WORK TO COMPLETE: Could you recast the records below as a JSON list of strings, with one string for each line and blank lines left out?

(Spatial questions about scenes)

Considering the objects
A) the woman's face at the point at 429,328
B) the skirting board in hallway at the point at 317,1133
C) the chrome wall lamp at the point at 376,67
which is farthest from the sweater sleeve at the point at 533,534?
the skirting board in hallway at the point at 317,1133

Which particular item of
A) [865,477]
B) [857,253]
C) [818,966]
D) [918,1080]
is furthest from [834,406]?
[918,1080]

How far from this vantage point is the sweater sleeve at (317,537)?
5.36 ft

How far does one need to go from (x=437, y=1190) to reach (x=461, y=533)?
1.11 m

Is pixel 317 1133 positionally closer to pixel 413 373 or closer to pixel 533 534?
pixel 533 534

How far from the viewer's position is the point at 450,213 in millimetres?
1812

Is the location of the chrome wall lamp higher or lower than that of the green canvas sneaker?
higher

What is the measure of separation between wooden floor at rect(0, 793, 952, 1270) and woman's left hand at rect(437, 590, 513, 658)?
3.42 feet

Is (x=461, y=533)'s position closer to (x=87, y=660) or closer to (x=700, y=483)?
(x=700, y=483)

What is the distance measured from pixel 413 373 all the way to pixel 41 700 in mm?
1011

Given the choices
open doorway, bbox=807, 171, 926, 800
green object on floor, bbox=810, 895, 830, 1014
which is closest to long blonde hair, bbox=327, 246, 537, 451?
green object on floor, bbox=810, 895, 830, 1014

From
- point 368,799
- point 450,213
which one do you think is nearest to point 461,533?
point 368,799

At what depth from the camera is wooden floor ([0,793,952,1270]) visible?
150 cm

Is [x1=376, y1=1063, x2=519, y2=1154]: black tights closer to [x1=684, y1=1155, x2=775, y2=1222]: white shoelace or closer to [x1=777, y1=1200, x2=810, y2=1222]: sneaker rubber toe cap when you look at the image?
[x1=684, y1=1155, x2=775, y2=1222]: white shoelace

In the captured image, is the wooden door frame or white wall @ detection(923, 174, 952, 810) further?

THE SOLUTION:
[
  "Considering the objects",
  "A) the woman's face at the point at 429,328",
  "B) the skirting board in hallway at the point at 317,1133",
  "C) the chrome wall lamp at the point at 376,67",
  "which is farthest from the sweater sleeve at the point at 533,534?",
  "the skirting board in hallway at the point at 317,1133",
  "Which particular item of",
  "A) [865,477]",
  "B) [857,253]",
  "C) [818,966]",
  "D) [918,1080]",
  "is furthest from [834,406]?",
  "[918,1080]",
  "How far from this vantage point is the sweater sleeve at (317,537)?",
  "5.36 ft",
  "How far does one need to go from (x=437, y=1190) to reach (x=461, y=533)?",
  "1.11 m",
  "Is pixel 317 1133 positionally closer to pixel 413 373 or closer to pixel 533 534?",
  "pixel 533 534",
  "How far from the viewer's position is the point at 450,213 in millimetres?",
  "1812",
  "Is the location of the chrome wall lamp higher or lower than that of the green canvas sneaker?",
  "higher",
  "What is the measure of separation between wooden floor at rect(0, 793, 952, 1270) and woman's left hand at rect(437, 590, 513, 658)?",
  "3.42 feet",
  "Is (x=461, y=533)'s position closer to (x=87, y=660) or closer to (x=700, y=483)?",
  "(x=700, y=483)",
  "What is the distance measured from pixel 413 373 all the way to pixel 41 700 in mm?",
  "1011",
  "Given the choices",
  "open doorway, bbox=807, 171, 926, 800",
  "green object on floor, bbox=810, 895, 830, 1014",
  "which is closest to long blonde hair, bbox=327, 246, 537, 451?",
  "green object on floor, bbox=810, 895, 830, 1014",
  "From",
  "- point 368,799",
  "- point 450,213",
  "which one do you think is nearest to point 461,533?",
  "point 368,799",
  "At what depth from the camera is wooden floor ([0,793,952,1270]) visible?",
  "150 cm",
  "Is [x1=376, y1=1063, x2=519, y2=1154]: black tights closer to [x1=684, y1=1155, x2=775, y2=1222]: white shoelace or closer to [x1=777, y1=1200, x2=810, y2=1222]: sneaker rubber toe cap when you look at the image?",
  "[x1=684, y1=1155, x2=775, y2=1222]: white shoelace",
  "In the captured image, is the wooden door frame or white wall @ detection(923, 174, 952, 810) further?"
]